As diferentes tipologias de pessoas, a possibilidade de direcionar um tipo de comunicação, tudo isso está ao nosso dispor. Hoje em dia, sabemos que há determinados momentos em que, se queremos ser considerados enquanto potencial destino ou marca, pode ser errado sugerir uma venda direta em determinado momento. Mas podemos participar com outros conteúdos que mantêm o interesse sem sermos intrusivos, que leva a que essa pessoa regresse e nos procure. Há que saber dar os argumentos certos para que o nosso destino se mantenha na memória aquando da altura da decisão.
“Alguém que queira fazer uma estratégia vencedora para o seu negócio vai ter de, inevitavelmente, trabalhar com o digital”
Recuperando um pouco o tema da sustentabilidade, no mesmo dia em que o Turismo de Portugal apresentava o Plano Turismo + Sustentável 20-23, o NEST lançava uma nova ferramenta de diagnóstico de sustentabilidade para as Pequenas e Médias Empresas (PME) do setor do turismo. Tal como referi anteriormente, a par da digitalização, a sustentabilidade é chave no turismo?
Vemos na digitalização uma oportunidade de massificar conceitos e de ter um acesso bastante democrático. A revolução que a digitalização trouxe, foi uma democratização da informação, do conhecimento, da possibilidade de empreendedorismo e autonomia em muitas coisas.
Esse aceleramento trouxe alguma novidade ou algum desenvolvimento do próprio ecossistema português ou que estamos a aplicar provém de fora?
Não lhe sei responder sobre a quantidade e/ou criação de tecnologias, até porque algumas destas coisas surgem sem se ter um formato de empresa e é difícil fazer a captação.
O que vi, de facto, foi uma mobilização muito grande por parte de algumas startups existentes e outras que surgiram para trazer soluções que, muitas delas, acabaram por vingar e crescer exponencialmente o nível de utilização.
Mas também sabemos que é um momento muito difícil para este universo das startups.
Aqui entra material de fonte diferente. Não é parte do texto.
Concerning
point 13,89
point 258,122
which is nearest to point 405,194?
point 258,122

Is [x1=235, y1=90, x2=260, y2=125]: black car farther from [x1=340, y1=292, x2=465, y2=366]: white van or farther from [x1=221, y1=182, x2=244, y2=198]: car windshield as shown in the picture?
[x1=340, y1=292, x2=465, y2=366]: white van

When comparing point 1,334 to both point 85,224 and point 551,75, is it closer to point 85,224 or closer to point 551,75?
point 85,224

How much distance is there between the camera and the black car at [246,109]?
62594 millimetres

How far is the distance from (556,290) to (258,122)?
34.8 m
Mas é notório que há um olhar mais interessado para com coisas relacionadas com a tecnologia e com soluções que sejam mais touchless, por exemplo.
Na realidade, os Capital Ventures e os Angels estão agora com um olhar mais atento para esses novos domínios do que há dois ou três anos.
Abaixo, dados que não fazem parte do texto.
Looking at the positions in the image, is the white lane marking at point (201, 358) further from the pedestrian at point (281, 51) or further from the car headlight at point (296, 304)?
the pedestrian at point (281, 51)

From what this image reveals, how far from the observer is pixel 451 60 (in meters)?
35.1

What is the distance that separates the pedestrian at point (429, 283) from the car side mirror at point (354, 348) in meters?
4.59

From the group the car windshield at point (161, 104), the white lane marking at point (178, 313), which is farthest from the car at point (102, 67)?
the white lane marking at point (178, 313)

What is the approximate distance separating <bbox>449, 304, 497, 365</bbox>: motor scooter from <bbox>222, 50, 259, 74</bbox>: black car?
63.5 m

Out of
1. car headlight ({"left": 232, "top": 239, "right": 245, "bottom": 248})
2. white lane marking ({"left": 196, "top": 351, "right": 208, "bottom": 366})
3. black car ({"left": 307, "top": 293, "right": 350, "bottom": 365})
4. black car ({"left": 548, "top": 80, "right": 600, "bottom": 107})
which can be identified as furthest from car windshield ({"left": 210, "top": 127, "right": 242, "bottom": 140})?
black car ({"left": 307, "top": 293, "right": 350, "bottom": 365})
Com toda esta panóplia de novidades, transformações e inovações, mas também de incertezas e expectativas, que tipo de turismo e turistas teremos no futuro?
Há muitas coisas que estão a aparecer, soluções que permitirão um aumento gradual da mobilidade que, na verdade, não tem só a ver com o turismo, per si, mas com as próprias dinâmicas das economias que são interativas e que vivem pela troca e entrosamento.
Toda e qualquer economia sofre quando pára, se fecham fronteiras e se inibe a mobilidade das pessoas.
Mas seja no turismo, na saúde ou noutra área qualquer, o modelo de desenvolvimento desses negócios já não é uma coisa fechada em si própria. O desenvolvimento do turismo acontece nas diferentes vertentes e, inclusivamente, com outros setores.
É na customização que o turismo terá de apostar?
Sim, porque é isso que nos vai diferenciar. Não sermos conhecidos por aquilo que erámos conhecidos há anos e que se limitava no sol e praia. Somos e temos muito mais do que isso para oferecer.
Mas o digital vem colocar mais pressão na resposta a dar, já que tem de ser instantânea.
Sim, mas também oferece a possibilidade de um maior acompanhamento. O segredo do digital está em agir e não reagir.